1. Travelling to Rome.

“When I was a little younger, my dad decided to get married to his new wife in Rome. For a 17 year old this is the ideal opportunity to dress up and feel like you’re in a movie. When packing I imagined a bonanza with beautiful palazzos and Italian princes on Vespa scooters. So, my suitcase ended up being filled with glamorous dresses loads of make-up and open sandals with very high, very spikey heels.

So after a beautiful ceremony, during which I wore some delightful flats (the only pair it took with me) it was time for dinner. But before, of course, I had planned an outfit change (because that’s what they do in the movies). Here I came, a diva (in my own mind) with my brand new, open, golden 5-inch spikey heels. And then we walked. And walked. And walked. All the way to the restaurant over the Italian cobblestones.

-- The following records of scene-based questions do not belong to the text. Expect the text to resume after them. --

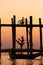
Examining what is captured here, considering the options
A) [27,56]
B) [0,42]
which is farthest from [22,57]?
[0,42]

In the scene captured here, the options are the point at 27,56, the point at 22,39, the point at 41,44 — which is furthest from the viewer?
the point at 22,39

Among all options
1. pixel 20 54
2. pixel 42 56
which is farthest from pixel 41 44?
pixel 20 54

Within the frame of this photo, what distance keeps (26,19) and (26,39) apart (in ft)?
7.20

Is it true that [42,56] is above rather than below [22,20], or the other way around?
below

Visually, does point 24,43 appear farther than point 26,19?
Yes

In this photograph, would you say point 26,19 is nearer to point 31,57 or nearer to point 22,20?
point 22,20

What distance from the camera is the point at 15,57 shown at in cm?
2548

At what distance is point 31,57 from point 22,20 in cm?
261

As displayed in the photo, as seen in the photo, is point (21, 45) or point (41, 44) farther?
point (21, 45)

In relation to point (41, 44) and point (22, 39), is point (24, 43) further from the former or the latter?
point (41, 44)

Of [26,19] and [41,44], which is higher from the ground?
[26,19]

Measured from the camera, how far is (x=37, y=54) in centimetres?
2622

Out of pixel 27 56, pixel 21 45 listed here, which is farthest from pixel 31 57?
pixel 21 45

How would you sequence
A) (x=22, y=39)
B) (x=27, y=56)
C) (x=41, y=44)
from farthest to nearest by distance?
1. (x=22, y=39)
2. (x=27, y=56)
3. (x=41, y=44)
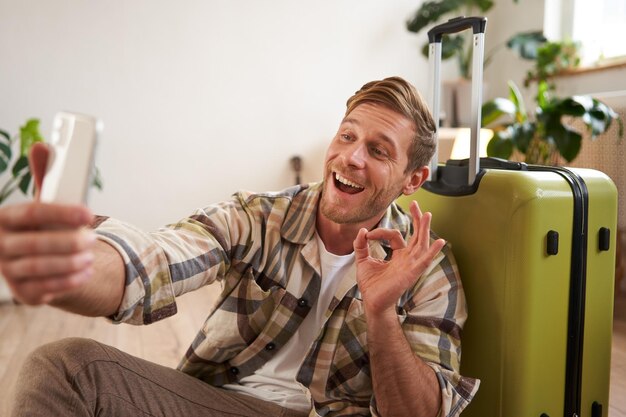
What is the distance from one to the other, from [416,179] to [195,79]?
2.80 meters

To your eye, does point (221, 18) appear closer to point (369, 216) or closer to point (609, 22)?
point (609, 22)

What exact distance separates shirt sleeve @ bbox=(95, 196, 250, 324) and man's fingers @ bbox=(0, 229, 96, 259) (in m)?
0.38

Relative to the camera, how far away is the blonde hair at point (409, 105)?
51.8 inches

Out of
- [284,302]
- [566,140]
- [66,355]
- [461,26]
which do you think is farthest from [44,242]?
[566,140]

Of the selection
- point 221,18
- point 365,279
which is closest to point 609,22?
point 221,18

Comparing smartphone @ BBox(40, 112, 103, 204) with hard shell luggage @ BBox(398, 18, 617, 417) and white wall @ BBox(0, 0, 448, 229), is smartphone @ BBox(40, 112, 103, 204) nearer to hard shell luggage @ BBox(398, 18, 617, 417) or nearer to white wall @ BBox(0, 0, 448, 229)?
hard shell luggage @ BBox(398, 18, 617, 417)

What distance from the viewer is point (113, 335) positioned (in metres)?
2.68

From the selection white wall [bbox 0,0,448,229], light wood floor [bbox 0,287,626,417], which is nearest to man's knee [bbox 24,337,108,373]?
light wood floor [bbox 0,287,626,417]

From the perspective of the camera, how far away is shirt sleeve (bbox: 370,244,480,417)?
1145 mm

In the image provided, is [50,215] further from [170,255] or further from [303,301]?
[303,301]

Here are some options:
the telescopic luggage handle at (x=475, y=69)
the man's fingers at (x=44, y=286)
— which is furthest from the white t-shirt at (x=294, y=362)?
the man's fingers at (x=44, y=286)

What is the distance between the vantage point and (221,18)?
399 cm

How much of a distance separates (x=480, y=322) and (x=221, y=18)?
124 inches

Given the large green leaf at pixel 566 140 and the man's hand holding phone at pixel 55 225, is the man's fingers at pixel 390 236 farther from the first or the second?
the large green leaf at pixel 566 140
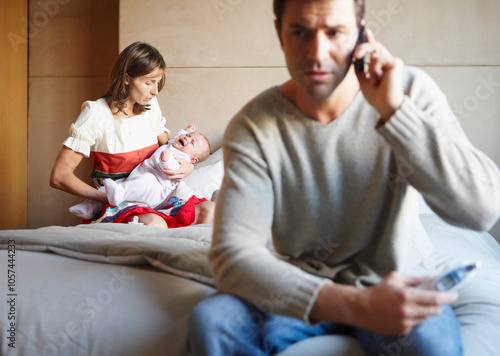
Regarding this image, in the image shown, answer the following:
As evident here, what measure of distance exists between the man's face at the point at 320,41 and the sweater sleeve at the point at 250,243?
168 millimetres

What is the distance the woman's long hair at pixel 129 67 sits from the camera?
245 cm

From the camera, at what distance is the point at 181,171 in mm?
2465

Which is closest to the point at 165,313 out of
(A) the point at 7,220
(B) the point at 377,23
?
(B) the point at 377,23

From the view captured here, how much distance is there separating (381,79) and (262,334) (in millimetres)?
526

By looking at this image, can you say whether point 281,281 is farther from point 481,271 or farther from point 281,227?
point 481,271

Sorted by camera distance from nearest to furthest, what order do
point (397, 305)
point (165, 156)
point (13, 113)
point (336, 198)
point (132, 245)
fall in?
point (397, 305), point (336, 198), point (132, 245), point (165, 156), point (13, 113)

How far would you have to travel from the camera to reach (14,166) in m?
3.66

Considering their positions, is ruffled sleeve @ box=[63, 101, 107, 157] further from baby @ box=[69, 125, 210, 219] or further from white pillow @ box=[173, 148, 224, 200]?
white pillow @ box=[173, 148, 224, 200]

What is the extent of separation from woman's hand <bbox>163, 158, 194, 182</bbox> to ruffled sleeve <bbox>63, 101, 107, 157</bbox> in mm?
384

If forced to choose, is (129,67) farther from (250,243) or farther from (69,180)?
(250,243)

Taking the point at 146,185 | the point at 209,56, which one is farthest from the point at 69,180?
the point at 209,56

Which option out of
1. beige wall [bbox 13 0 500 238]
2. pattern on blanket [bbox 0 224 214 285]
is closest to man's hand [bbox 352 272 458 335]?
pattern on blanket [bbox 0 224 214 285]

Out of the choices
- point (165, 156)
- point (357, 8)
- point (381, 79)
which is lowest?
point (165, 156)

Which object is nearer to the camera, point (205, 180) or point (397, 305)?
point (397, 305)
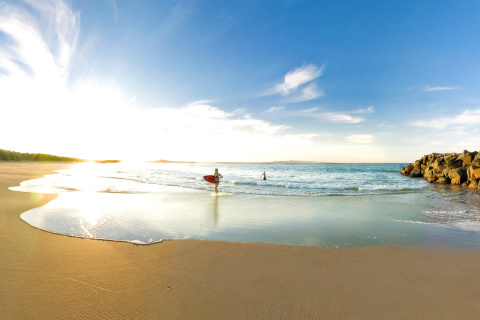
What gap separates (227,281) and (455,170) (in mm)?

Thankful that my ankles where still somewhat intact when we got there, what did I learn? Pack wedges when travelling to unfamiliar places!”

2. Florence: ars longa, vita brevis.

“I remember going on a two-week study trip to Florence when I was studying art history. I studied art history next to my bachelors Business Administration and mainly in the evenings. This led to me knowing my fellow students after two years but not having spent much time with them outside lectures. Somehow it was decided that I was to join a group of them in a house they had arranged in the city center of Florence. Before leaving I wondered if all would end up well. The group I joined knew each other fairly well already. I turned out to be two unforgettable weeks full of art, wine and friendships that, I am sure, will last a lifetime. And why? Because of the joined passion for art that has been connecting people for centuries? I might have helped at least.

Why did I want to share this? Because sometimes we all need a little push, or an event of which we do not know how it might end. Remember that and you’ll be surprised how much luck it will bring.”

Oana, 29 years old

“Through travelling I learnt that in life you can have many paths, you can climb many mountains, enjoy all sorts of exotic food, lay on different beaches, meet new people, get new perspectives and become a more complete person. In Prague, I saw this graffiti quote that really expresses what travelling means for me: “Sometimes you have to travel half-way around the world to come full circle”

You can follow Oana’s pictures on #perceptionsbyoana

Soraya Torrens, 26 years old

“I jumped into the unknown 10 years ago when I left Brazil to see what was out there and now I can tell for sure that it was the best thing I could’ve done in my life.

When I look back I see how much I’ve grown in this time and these 10 years surely worth many more.  When you are no longer in the atmosphere that you are used to be, you understand how many possibilities you have. I understood that I can be whoever I want to be and that opinions and manners can totally vary wherever you move to.

In Germany for example people may be more reserved and polite, however in Israel people just naturally say what they think to your face no matter what.. And from these differences I learn to keep to myself a little a bit of every point of view that will help me build who I am.

I’ve learned that I don’t really need to have a language in common in order to have a nice conversation with a person from any side of the world.

I’ve also learned that changes are good and that I don’t need to be afraid of them because we can only connect the dots when you look back and not the opposite.

Travelling the world is the best school of life.”